### PROBLEM REQUIREMENTS
Find "common name: moose" in the data, then restate the line it sits in and every later line word for word, ending with the last line.

[Data excerpts]
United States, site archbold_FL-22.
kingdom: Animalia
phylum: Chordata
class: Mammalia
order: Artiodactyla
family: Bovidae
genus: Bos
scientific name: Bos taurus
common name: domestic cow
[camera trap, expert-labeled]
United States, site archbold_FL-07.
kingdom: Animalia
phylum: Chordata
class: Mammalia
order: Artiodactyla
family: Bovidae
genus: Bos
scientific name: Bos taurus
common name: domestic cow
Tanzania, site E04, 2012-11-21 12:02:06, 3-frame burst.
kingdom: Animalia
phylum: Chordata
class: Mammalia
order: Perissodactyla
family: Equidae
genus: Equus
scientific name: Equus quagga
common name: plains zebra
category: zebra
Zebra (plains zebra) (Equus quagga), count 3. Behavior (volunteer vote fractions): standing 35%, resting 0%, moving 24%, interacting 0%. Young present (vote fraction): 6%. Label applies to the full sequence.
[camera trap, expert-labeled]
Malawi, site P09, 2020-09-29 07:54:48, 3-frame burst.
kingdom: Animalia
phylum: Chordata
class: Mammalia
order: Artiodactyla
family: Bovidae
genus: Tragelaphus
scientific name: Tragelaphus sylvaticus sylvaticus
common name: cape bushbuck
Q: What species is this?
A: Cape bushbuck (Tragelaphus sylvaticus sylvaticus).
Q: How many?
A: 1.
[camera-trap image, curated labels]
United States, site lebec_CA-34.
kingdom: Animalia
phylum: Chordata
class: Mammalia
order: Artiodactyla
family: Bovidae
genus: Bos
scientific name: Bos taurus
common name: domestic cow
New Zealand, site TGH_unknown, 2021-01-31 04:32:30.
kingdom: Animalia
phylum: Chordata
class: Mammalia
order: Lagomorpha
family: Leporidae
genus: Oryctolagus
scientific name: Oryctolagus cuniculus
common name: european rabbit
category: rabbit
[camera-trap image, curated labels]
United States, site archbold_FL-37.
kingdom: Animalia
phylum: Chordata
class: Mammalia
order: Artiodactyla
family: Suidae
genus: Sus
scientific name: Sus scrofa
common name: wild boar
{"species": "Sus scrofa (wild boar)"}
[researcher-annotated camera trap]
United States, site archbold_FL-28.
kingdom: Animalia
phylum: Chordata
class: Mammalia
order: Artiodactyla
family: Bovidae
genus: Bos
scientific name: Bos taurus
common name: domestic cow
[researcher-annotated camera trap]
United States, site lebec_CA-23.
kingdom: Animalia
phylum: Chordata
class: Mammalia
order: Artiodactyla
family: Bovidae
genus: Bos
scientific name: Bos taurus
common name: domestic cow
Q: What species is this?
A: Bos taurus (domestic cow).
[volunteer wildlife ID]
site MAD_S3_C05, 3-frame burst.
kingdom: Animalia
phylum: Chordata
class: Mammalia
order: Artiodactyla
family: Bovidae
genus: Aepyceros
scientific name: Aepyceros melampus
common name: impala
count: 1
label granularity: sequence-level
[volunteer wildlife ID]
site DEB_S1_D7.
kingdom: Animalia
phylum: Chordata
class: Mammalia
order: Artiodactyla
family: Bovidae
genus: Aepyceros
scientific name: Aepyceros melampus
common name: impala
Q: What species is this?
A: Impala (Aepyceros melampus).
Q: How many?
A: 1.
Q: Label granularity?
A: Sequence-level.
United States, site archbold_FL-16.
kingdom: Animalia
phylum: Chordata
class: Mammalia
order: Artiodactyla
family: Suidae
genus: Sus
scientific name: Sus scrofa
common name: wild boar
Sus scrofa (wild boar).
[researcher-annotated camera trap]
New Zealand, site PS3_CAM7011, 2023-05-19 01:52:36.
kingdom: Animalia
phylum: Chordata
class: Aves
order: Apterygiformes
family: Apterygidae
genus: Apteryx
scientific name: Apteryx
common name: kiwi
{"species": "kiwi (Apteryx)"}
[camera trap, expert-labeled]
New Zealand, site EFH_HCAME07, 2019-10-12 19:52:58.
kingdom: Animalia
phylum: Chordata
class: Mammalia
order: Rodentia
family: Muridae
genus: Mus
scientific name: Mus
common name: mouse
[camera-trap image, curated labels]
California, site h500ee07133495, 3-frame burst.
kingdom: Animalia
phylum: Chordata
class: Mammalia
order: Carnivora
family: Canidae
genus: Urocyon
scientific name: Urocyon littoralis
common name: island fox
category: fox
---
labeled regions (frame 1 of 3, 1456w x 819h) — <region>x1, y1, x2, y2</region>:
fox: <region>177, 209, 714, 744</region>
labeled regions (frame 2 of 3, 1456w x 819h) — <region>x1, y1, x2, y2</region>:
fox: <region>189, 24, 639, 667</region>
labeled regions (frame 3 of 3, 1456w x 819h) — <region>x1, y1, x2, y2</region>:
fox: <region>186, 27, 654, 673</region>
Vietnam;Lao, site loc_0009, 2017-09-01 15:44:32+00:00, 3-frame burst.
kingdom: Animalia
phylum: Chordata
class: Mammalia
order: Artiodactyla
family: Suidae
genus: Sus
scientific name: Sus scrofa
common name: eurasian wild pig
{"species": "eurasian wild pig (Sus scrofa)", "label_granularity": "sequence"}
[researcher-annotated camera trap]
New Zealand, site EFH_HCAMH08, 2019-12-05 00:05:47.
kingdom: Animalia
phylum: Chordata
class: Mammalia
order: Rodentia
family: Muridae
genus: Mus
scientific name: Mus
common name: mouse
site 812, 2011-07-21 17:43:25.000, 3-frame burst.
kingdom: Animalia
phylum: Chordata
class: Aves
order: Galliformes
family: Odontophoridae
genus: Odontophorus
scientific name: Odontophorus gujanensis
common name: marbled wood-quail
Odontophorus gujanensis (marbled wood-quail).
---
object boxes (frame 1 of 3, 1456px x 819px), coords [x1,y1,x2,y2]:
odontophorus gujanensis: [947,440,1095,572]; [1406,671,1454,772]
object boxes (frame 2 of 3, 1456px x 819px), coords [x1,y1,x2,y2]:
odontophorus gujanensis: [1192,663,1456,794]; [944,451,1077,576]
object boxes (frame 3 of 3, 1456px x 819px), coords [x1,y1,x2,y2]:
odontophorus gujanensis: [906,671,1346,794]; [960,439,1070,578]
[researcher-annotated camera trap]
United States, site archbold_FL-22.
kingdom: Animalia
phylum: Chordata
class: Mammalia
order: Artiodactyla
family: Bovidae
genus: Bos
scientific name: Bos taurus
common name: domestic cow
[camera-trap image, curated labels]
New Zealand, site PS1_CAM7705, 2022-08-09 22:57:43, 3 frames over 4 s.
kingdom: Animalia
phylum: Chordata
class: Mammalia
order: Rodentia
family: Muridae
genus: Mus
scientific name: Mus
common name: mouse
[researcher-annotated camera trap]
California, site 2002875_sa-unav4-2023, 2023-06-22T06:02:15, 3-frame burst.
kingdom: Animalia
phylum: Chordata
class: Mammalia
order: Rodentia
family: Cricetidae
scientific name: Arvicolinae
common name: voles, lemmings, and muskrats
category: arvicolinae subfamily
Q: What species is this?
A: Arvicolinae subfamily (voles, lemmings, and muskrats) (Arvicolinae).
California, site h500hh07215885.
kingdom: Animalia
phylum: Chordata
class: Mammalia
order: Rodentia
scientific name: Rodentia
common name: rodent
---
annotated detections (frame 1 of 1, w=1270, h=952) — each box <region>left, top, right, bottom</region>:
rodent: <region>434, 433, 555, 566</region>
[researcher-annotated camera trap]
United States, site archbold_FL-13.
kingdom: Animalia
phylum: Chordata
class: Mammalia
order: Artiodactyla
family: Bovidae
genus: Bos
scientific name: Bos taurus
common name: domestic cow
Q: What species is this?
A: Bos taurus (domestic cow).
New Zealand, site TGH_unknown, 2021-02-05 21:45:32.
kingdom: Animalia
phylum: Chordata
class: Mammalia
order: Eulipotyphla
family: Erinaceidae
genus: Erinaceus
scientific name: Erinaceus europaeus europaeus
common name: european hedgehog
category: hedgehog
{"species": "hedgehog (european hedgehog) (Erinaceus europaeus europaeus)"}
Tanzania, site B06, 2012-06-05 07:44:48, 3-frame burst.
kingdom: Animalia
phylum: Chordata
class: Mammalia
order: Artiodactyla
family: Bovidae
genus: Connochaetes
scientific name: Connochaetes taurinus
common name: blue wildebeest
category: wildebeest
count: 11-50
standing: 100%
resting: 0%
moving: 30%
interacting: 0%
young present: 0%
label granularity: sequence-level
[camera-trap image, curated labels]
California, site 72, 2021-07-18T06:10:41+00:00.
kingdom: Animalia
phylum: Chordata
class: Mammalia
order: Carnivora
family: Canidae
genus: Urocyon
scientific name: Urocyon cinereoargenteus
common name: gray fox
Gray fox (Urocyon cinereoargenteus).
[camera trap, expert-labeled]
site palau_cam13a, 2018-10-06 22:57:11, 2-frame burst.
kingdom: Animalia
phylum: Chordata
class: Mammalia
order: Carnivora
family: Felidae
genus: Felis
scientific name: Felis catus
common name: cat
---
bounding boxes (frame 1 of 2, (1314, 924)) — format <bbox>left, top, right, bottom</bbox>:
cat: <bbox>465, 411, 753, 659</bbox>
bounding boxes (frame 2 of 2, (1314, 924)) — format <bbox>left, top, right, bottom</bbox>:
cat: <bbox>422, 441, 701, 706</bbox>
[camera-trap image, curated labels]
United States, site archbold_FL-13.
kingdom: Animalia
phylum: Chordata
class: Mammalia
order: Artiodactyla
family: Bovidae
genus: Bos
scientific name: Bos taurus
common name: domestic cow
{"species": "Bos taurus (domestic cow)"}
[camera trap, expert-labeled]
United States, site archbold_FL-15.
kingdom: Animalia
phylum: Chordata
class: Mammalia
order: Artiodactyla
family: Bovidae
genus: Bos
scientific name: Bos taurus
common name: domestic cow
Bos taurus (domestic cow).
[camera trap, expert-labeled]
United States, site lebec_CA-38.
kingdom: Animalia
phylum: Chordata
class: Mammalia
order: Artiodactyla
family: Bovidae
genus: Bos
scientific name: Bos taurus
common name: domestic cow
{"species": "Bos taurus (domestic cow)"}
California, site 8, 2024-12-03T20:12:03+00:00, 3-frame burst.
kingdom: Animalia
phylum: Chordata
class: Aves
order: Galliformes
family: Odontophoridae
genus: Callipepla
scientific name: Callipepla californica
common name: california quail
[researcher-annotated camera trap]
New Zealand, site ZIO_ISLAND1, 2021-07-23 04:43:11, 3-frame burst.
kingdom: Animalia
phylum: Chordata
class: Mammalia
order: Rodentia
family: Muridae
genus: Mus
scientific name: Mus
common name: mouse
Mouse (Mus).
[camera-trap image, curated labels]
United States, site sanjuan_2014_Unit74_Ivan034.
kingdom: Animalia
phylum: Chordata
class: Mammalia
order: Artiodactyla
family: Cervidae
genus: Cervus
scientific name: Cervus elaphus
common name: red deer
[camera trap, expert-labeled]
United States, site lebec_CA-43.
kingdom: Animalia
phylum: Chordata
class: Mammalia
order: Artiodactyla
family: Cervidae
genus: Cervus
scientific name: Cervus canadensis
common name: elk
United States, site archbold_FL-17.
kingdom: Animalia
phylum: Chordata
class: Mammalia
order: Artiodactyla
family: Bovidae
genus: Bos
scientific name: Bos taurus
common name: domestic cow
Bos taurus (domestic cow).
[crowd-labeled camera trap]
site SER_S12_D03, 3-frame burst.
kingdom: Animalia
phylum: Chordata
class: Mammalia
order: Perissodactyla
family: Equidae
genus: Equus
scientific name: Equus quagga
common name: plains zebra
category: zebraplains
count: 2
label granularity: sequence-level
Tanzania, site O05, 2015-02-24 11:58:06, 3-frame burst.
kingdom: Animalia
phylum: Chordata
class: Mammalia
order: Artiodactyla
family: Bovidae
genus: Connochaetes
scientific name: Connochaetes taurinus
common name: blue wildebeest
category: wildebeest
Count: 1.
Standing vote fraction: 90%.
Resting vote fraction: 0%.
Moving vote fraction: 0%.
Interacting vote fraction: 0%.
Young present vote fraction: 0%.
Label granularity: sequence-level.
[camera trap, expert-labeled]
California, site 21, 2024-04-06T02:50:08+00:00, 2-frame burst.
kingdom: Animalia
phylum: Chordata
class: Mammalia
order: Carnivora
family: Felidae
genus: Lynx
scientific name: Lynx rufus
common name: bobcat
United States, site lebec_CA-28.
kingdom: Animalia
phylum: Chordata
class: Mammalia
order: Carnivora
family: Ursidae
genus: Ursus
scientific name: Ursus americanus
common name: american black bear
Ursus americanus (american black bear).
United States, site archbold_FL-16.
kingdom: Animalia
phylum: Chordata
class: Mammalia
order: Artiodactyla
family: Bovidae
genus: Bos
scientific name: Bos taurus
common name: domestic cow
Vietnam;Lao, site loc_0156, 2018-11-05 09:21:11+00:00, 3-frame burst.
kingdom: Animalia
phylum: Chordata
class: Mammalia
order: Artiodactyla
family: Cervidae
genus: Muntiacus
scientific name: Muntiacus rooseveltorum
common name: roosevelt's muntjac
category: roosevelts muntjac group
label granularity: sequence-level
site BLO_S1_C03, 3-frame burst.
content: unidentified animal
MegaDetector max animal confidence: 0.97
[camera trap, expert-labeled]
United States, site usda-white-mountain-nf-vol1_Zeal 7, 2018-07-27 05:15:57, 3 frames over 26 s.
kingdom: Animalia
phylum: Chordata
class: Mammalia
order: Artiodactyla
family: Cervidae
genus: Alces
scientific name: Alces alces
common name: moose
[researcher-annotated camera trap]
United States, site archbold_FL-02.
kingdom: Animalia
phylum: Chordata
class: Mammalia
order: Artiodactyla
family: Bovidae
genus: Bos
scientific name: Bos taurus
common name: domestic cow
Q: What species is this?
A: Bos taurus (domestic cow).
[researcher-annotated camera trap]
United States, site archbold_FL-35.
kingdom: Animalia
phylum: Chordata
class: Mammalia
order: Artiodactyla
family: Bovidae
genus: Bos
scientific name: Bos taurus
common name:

### RESULT OF THIS EXERCISE
common name: moose
[researcher-annotated camera trap]
United States, site archbold_FL-02.
kingdom: Animalia
phylum: Chordata
class: Mammalia
order: Artiodactyla
family: Bovidae
genus: Bos
scientific name: Bos taurus
common name: domestic cow
Q: What species is this?
A: Bos taurus (domestic cow).
[researcher-annotated camera trap]
United States, site archbold_FL-35.
kingdom: Animalia
phylum: Chordata
class: Mammalia
order: Artiodactyla
family: Bovidae
genus: Bos
scientific name: Bos taurus
common name:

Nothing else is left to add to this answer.